Essential Black Metal Listening: WOLVES IN THE THRONE ROOM Diadem of 12 Stars
Believe me, I was surprised as you when I realized that Diadem of 12 Stars was about to turn 10 years old. American black metal has changed a lot in that time and there's a fair argument to be made that brothers Nathan and Aaron Weaver were one of the parties most responsible.
Today, Diadem of 12 Stars makes for a very interesting listen. Not just due to the passage of time, but because of the difference between how this band was perceived and how they actually sounded. For many genre purists, Wolves in the Throne Room represented a softening of black metal ethos, both in terms of sound and philosophy. The word "pretentious" was thrown around quite a bit in regards to their naturalist themes and Earth-loving lyrics. As for the music itself, it was too pretty, its riffs shimmering and immaterial to the point of impotence.
This seems pretty ridiculous now for a number of reasons. First of all, nature and the worship thereof are an inextricable part of black and viking metal, and have been since the beginning. The point at which that sentiment becomes "soft" has yet to be clearly defined by the band's detractors. It's also worth pointing out that "pretentious" is a pretty funny way to describe a band that doesn't spend their time hiking up into the woods to do four-hour photo shoots in full medieval regalia. As for the music, there are definitely many elements of what came to be known, for better or worse, as cascadian black metal, but Diadem of 12 Stars is a much heavier and more diverse listen than you might remember.
While the band has said that their intention was to convey the beauty of the Pacific Northwest, it's the Bay Area that sometimes feels like the greater sonic authority here. Diadem was produced in part by Tim Green, formerly of Cali black metal group, Weakling, who the Weaver brothers claim was a powerful influence on the album. This isn't just Dead As Dreams worship, though. The Weavers draw from the entirety of the notoriously diverse San Francisco scene, especially the crusty, semi-melodic bile of bands like Skaven and Stormcrow, which imbues a lot of the albums heavier moments. Dino Somese of Asunder, as well as Jamie Myers, then of Hammers of Misfortune, make appearances on vocals, further cementing the album's west coast ties.

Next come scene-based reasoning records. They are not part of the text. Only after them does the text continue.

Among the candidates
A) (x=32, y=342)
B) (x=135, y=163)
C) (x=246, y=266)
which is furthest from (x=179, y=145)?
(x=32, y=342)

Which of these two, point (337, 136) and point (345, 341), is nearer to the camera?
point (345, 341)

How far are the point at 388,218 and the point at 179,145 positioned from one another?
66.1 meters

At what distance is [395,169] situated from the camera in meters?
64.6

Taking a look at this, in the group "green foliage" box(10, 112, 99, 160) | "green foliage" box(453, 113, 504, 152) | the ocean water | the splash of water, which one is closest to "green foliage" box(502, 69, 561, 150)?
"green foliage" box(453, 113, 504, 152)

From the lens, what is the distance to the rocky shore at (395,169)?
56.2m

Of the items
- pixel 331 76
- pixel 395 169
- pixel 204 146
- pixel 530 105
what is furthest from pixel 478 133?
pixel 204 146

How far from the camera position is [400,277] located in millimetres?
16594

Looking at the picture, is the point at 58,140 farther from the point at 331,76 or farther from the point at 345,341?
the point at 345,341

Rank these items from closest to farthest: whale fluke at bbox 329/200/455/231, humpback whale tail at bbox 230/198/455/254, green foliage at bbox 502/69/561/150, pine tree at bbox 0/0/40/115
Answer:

Bay Area influences rear their head early and often. Opener "Queen of the Borrowed Light" wastes little time shifting from fairly familiar melodic European black metal to a deathly, crushing breakdown worthy of the doom death label. A similar path is followed on "Face in a Night Time Mirror: Part 2," which features a twisted, Somese-led dirge at the 5:00 mark that brings to mind both Asunder and even Evoken. Myers, meanwhile, makes her mark early on "Face in a Night Time Mirror: Part 1," and her voice is a real X factor here, giving Diadem its most folk-inflected moment. Featured frequently throughout the album, her ghostly voice is tastefully employed and blended effectively with the music, bringing a welcome level of competence to a role that plenty of WITTR's black metal forebears treated as a novelty.
Twenty-minute closer "(A Shimmering Radiance) Diadem of 12 Stars" is by far the most diverse and experimental of the four tracks, transitioning from from melodic doom to tremolo picked passages, and almost militaristic, death-like chugging in a fever dream of extreme styles. Listening to this now, I can't help but think that many of the bands that followed—and maybe even Wolves themselves—took from this album its least interesting elements, namely its masterful but ultimately conventional black metal portions, and ran with them until they became a sort of parody. The strength of this album is its diversity, which brings me to my last point.
Given the album's heft and the extreme nature of its musical lineage, you have to ask what it was exactly that was so offensive to the black metal elite. Diadem of 12 Stars was diverse, unusual, and sometimes highly melodic album that inspired others to experiment, yes, but it hardly does any of those things to a fault. Calling this soft and pretentious while a band like Summoning can still get a pass is flat-out absurd. As is almost always the case with these things, the band's detractors were less concerned with the music itself than with the people who were listening to it. Diadem of 12 Stars attracted a lot of new fans to the genre, many of whom had no prior experience in the realm of black metal or even heavy in general, into the fold. And when shifts like that occur, there are always those who feel threatened and uncomfortable. That's a sentiment I can understand and even one I might have shared in my earlier days, but now I would only say that's a shame because those people missed out some something pretty darn special.